+++ Supplied entries +++

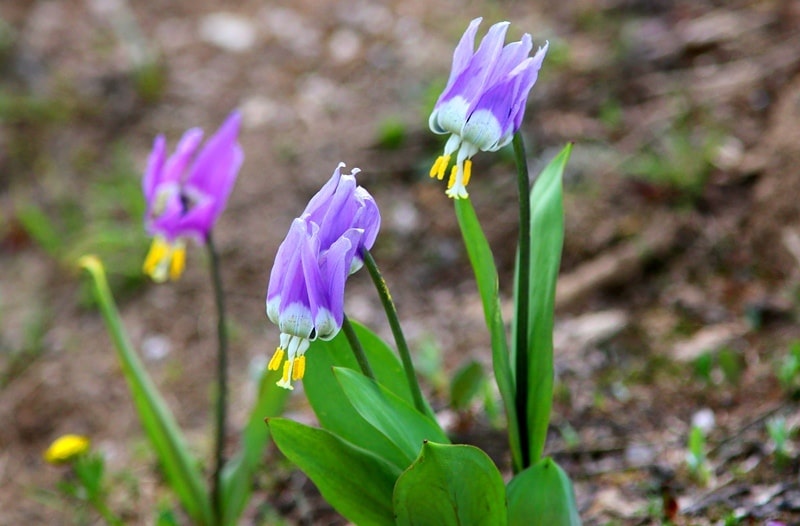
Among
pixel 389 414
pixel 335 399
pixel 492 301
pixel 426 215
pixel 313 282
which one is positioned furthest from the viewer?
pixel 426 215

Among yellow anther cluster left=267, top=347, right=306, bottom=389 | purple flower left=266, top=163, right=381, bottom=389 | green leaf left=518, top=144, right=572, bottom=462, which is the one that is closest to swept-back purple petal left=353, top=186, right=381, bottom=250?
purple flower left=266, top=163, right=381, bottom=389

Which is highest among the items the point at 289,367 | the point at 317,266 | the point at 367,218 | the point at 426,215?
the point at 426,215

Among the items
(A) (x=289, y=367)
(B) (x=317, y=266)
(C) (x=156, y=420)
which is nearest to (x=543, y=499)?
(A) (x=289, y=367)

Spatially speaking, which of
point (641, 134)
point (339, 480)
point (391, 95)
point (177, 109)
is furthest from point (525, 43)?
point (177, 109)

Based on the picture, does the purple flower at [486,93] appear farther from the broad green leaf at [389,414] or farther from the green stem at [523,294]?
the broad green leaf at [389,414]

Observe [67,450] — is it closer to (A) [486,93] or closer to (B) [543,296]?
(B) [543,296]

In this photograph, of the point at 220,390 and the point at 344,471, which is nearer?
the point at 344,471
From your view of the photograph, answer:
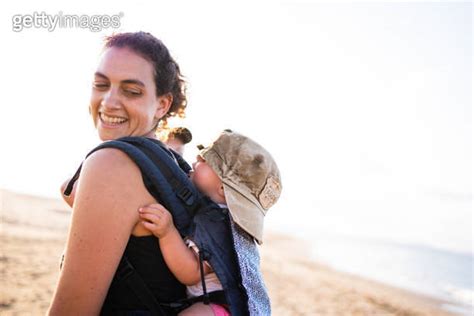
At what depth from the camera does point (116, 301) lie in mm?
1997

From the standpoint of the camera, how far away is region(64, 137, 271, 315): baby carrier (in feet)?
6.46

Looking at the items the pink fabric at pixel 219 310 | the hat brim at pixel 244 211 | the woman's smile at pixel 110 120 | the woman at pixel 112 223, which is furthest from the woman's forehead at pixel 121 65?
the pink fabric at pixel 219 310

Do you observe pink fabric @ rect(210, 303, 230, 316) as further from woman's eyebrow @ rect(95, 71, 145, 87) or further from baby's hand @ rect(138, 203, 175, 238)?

+++

**Task requirements:**
Without the pictures, transcribe the listing above exactly.

**The output:**
Among
pixel 389 414
pixel 335 399
pixel 492 301
pixel 426 215
pixel 313 282
which one is positioned furthest from the viewer?
pixel 426 215

Among yellow anther cluster left=267, top=347, right=306, bottom=389 | purple flower left=266, top=163, right=381, bottom=389 | green leaf left=518, top=144, right=572, bottom=462, which is the one that is closest to swept-back purple petal left=353, top=186, right=381, bottom=250?
purple flower left=266, top=163, right=381, bottom=389

Which is highest among the items the point at 289,367 | the point at 317,266 | the point at 367,218 | the point at 426,215?
the point at 426,215

Among the items
(A) (x=289, y=367)
(B) (x=317, y=266)
(C) (x=156, y=420)
which is nearest to (x=543, y=499)?
(A) (x=289, y=367)

Spatially speaking, which of
point (641, 134)
point (339, 480)
point (391, 95)
point (177, 109)
is furthest from point (525, 43)?
point (177, 109)

Based on the picture, does the purple flower at [486,93] appear farther from the broad green leaf at [389,414] or farther from the green stem at [523,294]?
the broad green leaf at [389,414]

Observe [67,450] — is it closer to (A) [486,93] or closer to (B) [543,296]?
(B) [543,296]

In this photograph, of the point at 220,390 and the point at 344,471, which is nearer?
the point at 344,471
From your view of the photograph, answer:
At what depth from the camera does point (116, 301) lie in mm?
1997

From the standpoint of the camera, how far away is region(64, 137, 271, 315): baby carrier (in feet)?
6.46

Looking at the items the pink fabric at pixel 219 310 | the hat brim at pixel 244 211 | the woman's smile at pixel 110 120 | the woman at pixel 112 223, which is furthest from the woman's forehead at pixel 121 65?
the pink fabric at pixel 219 310

Do you observe pink fabric @ rect(210, 303, 230, 316) as further from woman's eyebrow @ rect(95, 71, 145, 87) or further from baby's hand @ rect(138, 203, 175, 238)?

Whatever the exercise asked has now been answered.